[What the exercise asks] Leaving out the pictures, restate each record below word for word.

[The data]
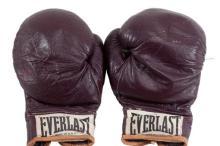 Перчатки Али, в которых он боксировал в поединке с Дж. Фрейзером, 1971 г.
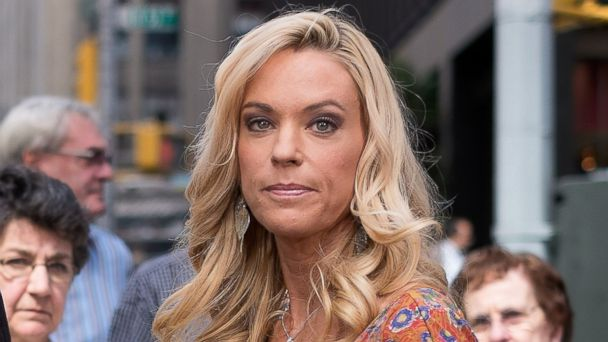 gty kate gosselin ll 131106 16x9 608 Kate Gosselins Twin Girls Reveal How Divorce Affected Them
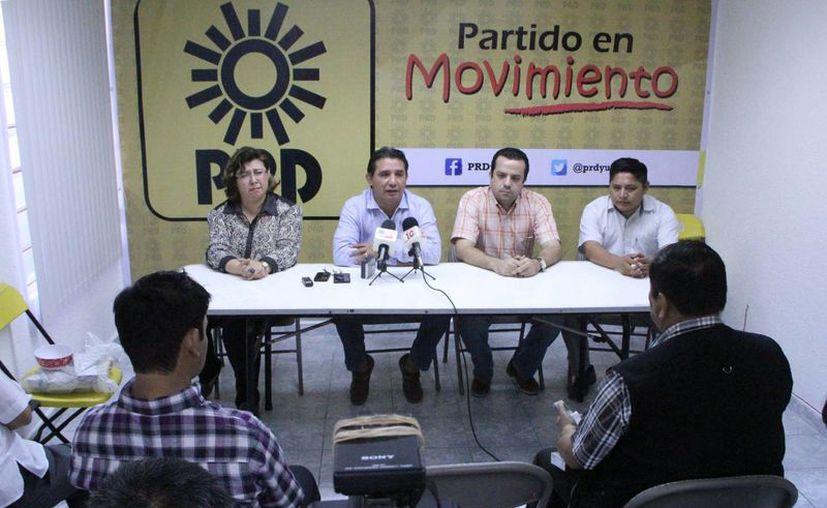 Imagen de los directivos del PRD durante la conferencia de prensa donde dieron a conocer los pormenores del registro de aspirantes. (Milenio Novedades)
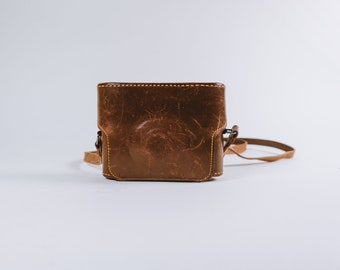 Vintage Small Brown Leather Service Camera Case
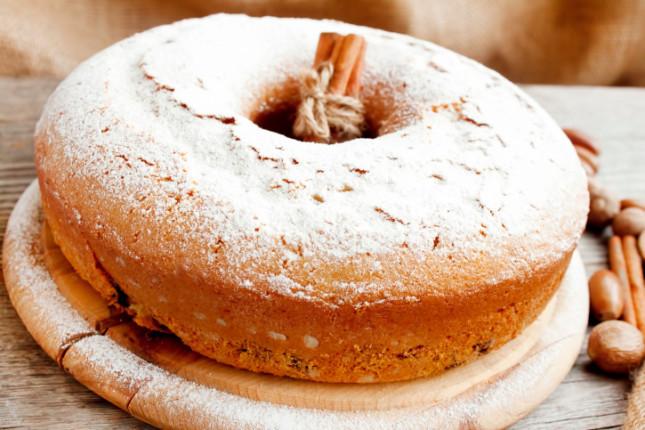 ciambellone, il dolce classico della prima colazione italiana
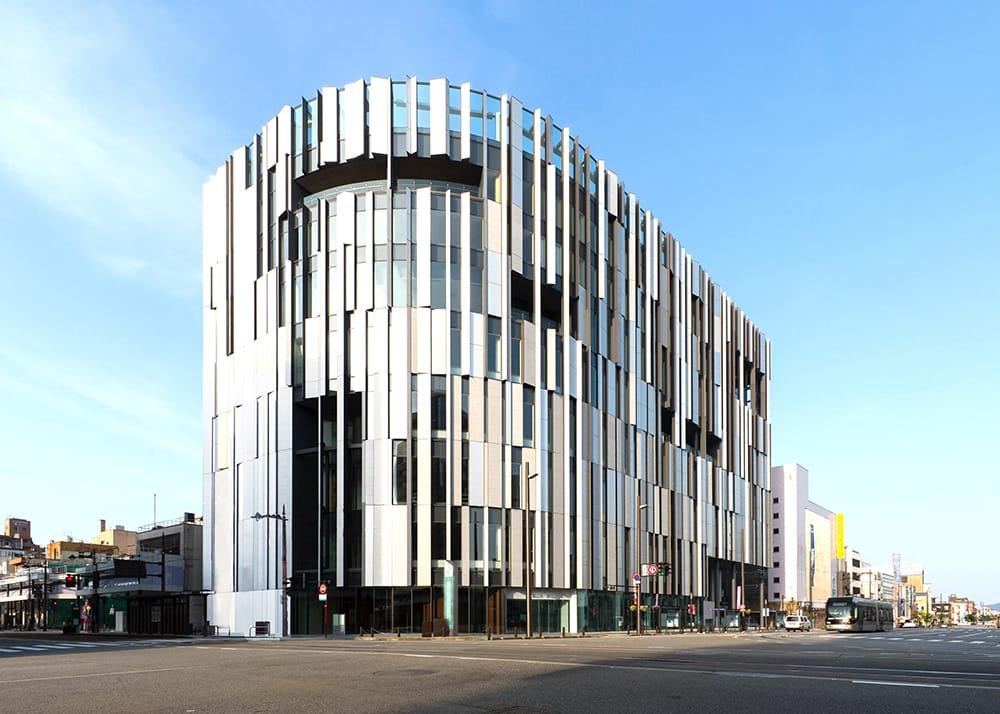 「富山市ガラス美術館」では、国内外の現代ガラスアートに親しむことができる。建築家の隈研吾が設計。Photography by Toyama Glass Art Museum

[Response for this exercise]
 Перчатки Али, в которых он боксировал в поединке с Дж. Фрейзером, 1971 г.
 gty kate gosselin ll 131106 16x9 608 Kate Gosselins Twin Girls Reveal How Divorce Affected Them
 Imagen de los directivos del PRD durante la conferencia de prensa donde dieron a conocer los pormenores del registro de aspirantes. (Milenio Novedades)
 Vintage Small Brown Leather Service Camera Case
 ciambellone, il dolce classico della prima colazione italiana
 「富山市ガラス美術館」では、国内外の現代ガラスアートに親しむことができる。建築家の隈研吾が設計。Photography by Toyama Glass Art Museum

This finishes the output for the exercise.